We asked him if he had a current answer to that question. He mentions efforts to better understand how he exhibits white supremacy within organizational culture—“both how I reinforce it and what the antidotes are.” Among several points, he talks about elevating the voices of POC and “really listening, understanding and building empathy about [their] experiences,” as well as “thinking about how I can share and reflect with other white leaders on this topic.”
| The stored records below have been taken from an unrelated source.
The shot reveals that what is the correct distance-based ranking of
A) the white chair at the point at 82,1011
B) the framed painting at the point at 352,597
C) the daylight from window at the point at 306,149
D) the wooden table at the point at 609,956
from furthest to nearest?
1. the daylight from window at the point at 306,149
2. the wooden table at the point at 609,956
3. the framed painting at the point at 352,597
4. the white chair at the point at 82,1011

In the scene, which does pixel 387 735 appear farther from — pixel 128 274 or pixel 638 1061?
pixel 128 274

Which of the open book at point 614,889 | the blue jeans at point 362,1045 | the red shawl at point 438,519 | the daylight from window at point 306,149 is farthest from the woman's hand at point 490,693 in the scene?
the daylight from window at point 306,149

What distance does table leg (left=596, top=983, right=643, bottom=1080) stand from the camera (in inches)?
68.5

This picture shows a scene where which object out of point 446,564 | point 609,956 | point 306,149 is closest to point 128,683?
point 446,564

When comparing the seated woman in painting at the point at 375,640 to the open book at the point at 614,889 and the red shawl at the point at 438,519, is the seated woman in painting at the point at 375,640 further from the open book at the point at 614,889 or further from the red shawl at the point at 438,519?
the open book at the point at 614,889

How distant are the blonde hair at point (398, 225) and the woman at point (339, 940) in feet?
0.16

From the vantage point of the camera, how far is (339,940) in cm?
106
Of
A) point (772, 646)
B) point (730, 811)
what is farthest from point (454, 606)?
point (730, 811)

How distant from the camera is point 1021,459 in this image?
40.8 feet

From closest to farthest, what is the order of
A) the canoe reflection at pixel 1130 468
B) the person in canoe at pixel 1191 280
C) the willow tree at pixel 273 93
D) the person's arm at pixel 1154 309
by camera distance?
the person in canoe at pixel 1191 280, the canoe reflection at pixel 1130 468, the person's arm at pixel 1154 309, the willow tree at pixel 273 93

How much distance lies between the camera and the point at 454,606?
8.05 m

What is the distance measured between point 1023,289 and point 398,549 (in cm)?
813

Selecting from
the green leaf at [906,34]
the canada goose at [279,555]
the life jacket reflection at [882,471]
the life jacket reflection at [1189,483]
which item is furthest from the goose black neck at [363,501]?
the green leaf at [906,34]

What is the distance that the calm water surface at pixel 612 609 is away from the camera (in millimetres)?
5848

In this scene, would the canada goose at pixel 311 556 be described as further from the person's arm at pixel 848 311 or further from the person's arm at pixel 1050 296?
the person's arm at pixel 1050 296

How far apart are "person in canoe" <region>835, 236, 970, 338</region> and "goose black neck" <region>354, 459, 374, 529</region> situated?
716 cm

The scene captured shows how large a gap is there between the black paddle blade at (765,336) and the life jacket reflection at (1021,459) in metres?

In late 2019, NMEF stated that it is not planning to establish a five- or 10-year grantmaking strategy, but to deepen grantee relationships, and continuously learn and respond. It is focused on “understanding what is going on in communities in real time and adapting as we move forward,” according to a recent announcement. This attitude seems to be in line with NMEF’s overall commitment to share power and respond to present realities in communities served. A new grantmaking opportunity regarding the COVID-19 epidemic also reflects this approach. The foundation launched its “Racism is a Virus, Too” fund in response to hate crimes and bias against Asian American and Pacific Islanders (AAPI), and to support community-based organizations that provide services for these groups.

Donohue hopes NMEF’s new focus on racial equity will benefit New England as a whole. “My sort of basement hope is that we can elevate and amplify the conversations that call out racial inequities… and have people arguing about it and discussing it. [Right now,] It's not happening much.”